Skinny cocktail programs are also popping up at more casual restaurants. Lenexa, Kans.-based Applebee’s launched its Skinny Bee program in January 2010 in its 1,900 domestic restaurants with the Skinny Bee Margarita. Other chains with similar programs include The Cheesecake Factory, Z’Tejas Southwestern Grill, RAM Restaurant & Brewery and RA Sushi.
RAM, based in Tacoma, Wash., has a Skinny Lime Bite Cooler for 80 calories made with Captain Morgan Lime Bite Rum and Diet Coke at its brewpubs in five states, priced at or around $5.50.
Applebee’s Skinny Bee Margarita is made with Hornitos Agave Tequila and its signature Margarita mix for a total of about 100 calories. Its Skinny Bee Long Island Iced Tea contains Smirnoff vodka, Bacardi rum, orange liqueur and a proprietary low-calorie sweet and sour mix, diet cola and fresh lemon juice for 110 calories. Allowing the Skinny Bee Mojito to weigh in at about 90 calories is Applebee’s no-calorie simple syrup. The cocktail prices are either $3.99 or $4.99, depending on location.

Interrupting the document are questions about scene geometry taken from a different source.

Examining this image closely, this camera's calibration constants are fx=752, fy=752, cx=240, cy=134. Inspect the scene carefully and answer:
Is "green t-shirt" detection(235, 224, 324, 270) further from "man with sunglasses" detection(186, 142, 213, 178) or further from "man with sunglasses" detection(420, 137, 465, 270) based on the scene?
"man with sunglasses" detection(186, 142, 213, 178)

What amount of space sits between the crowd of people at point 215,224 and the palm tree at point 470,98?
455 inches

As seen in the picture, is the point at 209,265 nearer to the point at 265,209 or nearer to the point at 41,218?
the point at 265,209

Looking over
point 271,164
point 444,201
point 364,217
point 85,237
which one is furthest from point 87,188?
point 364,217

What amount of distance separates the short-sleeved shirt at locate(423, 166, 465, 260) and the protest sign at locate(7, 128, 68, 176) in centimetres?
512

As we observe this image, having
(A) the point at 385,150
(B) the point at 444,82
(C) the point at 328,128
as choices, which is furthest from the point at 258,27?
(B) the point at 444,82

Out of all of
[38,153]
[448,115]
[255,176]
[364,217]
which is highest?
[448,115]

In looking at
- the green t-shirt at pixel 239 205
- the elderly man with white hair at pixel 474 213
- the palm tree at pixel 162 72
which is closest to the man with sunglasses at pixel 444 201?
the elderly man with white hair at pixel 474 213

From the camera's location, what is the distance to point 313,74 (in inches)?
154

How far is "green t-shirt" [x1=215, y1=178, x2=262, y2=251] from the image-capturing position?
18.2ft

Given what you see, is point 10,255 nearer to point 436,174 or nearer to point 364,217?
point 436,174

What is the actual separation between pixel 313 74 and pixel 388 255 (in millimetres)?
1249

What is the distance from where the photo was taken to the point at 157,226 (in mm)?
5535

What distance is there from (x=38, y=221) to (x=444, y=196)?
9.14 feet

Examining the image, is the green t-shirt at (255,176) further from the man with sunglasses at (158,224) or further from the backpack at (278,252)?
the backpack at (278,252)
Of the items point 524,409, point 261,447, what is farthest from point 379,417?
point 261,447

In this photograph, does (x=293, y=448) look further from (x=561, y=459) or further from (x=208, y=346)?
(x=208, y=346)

While a variety of guests order from the company’s Skinny Bee choices, younger women are the biggest fans, says Brian Masilionis, manager, beverage and brand marketing, Applebee’s Services. “We’re always watching beverage trends and listening to guests, so it’s possible more drinks will be added to the Skinny Bee lineup,” he adds.
Marketing is done via the main menu, menu inserts, table cards and other communication channels. The 150-unit Cheesecake Factory, headquartered in Calabasas Hills, Calif., rolled out a skinny cocktails line in March, consisting of low-calorie versions of Sangria, Mojitos, Margaritas, Cosmopolitans and Long Island Iced Tea, all targeted to be 150 calories. Printed menu promotion is its main marketing tool.
“As a category, they are being very well received,” says Heather Berry, director of beverage and bakery operations. “We hope they will enhance the drinks menu and not take away from something else; we will watch it. It’s still early.”
The hand-crafted cocktails use Splenda artificial sweetener in their housemade simple syrup. Pricing ranges from $7 to $11.
Z’Tejas Southwestern Grill, the 11-unit dinner house chain in five states with a Scottsdale, AZ headquarters, uses natural sweeteners in its six-drink Naturally Skinny line, all under 250 calories. Its Açaí Basil Gimlet uses VeeV Açaí spirit, fresh lime juice and basil leaves, and other drinks are sweetened with Herradura Agave Nectar.
“The category is working well,” says Deborah Topcik, director of marketing. “We are a Margarita house; Naturally Skinny is our second-best category, and the Skinny Margarita is the sixth- highest selling Margarita out of 28 on the menu.” Prices are in the $8 to $8.50 range.
As Americans continue to seek painless ways to keep off extra pounds, they are likely to demand fewer calories in their favorite cocktails. Operators can expect the skinny cocktail trend to fatten their bottom lines.